Rapporti tra ADR: arbitrato, arbitraggio, mediazione civile e conciliazione

Rapporti tra ADR: arbitrato, arbitraggio, mediazione civile e conciliazione

Quanto ai rapporti con gli altri strumenti deflattivi dei carichi del giudice ordinario, l’istituto dell’arbitrato (rituale ed irrituale) è profondamente diverso per struttura, funzioni e specificità, in primis, dalla transazione.

Quanto alla funzione, infatti, si noti che con la scelta dell’arbitrato le parti non chiedono una soluzione intermedia sulla base di concessioni reciproche (come avviene con la transazione) ma – non rinunciando alle proprie pretese – demandano la soluzione più giusta, secondo diritto o secondo equità, al giudice privato.

Con l’arbitrato inoltre si conferisce al privato (l’arbitro) non già il potere di compiere atti dispositivi o transattivi dei diritti in contesa ma di emettere una vera e propria decisione con efficacia vincolante per le parti, secondo forme procedimentali, con la piena garanzia del contraddittorio e della parità delle armi, principi incastonati a diamante nell’art. 111 Cost..

Distante da entrambe è ancora l’istituto della conciliazione in quanto la soluzione della controversia non è rappresentata da una decisione e richiede sempre l’intervento di un terzo il quale, valutate tutte le esigenze del caso individua – e consiglia – la giusta composizione della lite e nel caso di accettazione ne provoca il concilium.

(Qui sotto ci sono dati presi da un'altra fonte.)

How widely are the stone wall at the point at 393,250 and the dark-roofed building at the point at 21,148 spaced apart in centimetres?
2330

Con la conciliazione un terzo aiuta, dunque, le parti a comporre una lite: è giudiziale quando il terzo è un giudice mentre è stragiudiziale quando è svolta fuori dal giudizio da un conciliatore, soggetto anche professionale.

Con il D.lgs. n. 28 del 2010 del 04 marzo 2010 il termine è divenuto fungibile con i possibili esiti della c.d. mediazione civile, nuovo istituto giuridico finalizzato ad evitare a monte l’ingresso delle liti nelle aule dei Tribunali.

Al pari dell’arbitrato anche la conciliazione può riguardare solo diritti disponibili, generalmente a carattere patrimoniale.

Esistono varie tipologie di conciliazione, tante quanti sono i settori dell’ordinamento che hanno avvertito per esigenze diverse, ma per un’unica finalità, tale previsione normativa.

Un esempio – un po’ atipico per la verità è la conciliazione penale dinanzi al Giudice di Pace ai sensi del D.lgs. n. 274/2000, cui si aggiungono la conciliazione tributaria introdotta dall’art. 46 del d. lgs. 546 del 1992, quella lavoristica prevista dagli artt. 410 e ss. c.p.c. (stragiudiziale), dall’art. 11 d. lgs. n. 124 del 2004 e sindacale (prevista dagli accordi o contratti sindacali), nonché la conciliazione commerciale in materia di diritto societario di cui al D. lgs. n. 5/2003 del 17 gennaio 2003 affidata agli Organismi di conciliazione iscritti nel registro tenuto presso il Ministero della Giustizia, tra cui le Camere di Commercio industria, artigianato ed agricoltura.

Da segnalarsi inoltre, la pratica conciliativa in uso tra imprese o associazioni d’impresa e le associazioni dei consumatori riconosciute in base alla legge 281 del 1998.

Nell’ambito della mediazione civile (obbligatoria o facoltativa ex D.lgs. n. 28 del 4 marzo 2010) il legislatore ha chiarito che la conciliazione rappresenta il semplice risultato del procedimento di mediazione e non il nome con cui identificare il nuovo istituto. Questo allo scopo di distinguere i due istituti.

Tra gli altri strumenti di composizione dei conflitti – ben distinti dall’arbitrato – annoveriamo anche l’arbitraggio.

L’arbitraggio è l’atto attraverso il quale un terzo (c.d. arbitratore) determina, su incarico delle parti, uno degli elementi del rapporto contrattuale, del quale però le parti devono aver determinato la causa ed aver precisato la natura delle prestazioni principali (art. 1349 c.c.). Esso si basa su rapporti giuridici vertenti su di una controversia economica e non giuridica.

Una distinzione approfondita e, a ben vedere, più mirata tra arbitraggio e arbitrato ne fa il Chiovenda, notando che mentre l’arbitro conosce della causa come farebbe il giudice, l’arbitratore “è chiamato a determinare in un rapporto giuridico di per sé pacifico un elemento non definito dalle parti; (…) l’arbitratore, dunque, non dichiara diritti esistenti, non sostituisce il processo, ma completa rapporti giuridici, il che non ha importanza che per il diritto sostanziale”.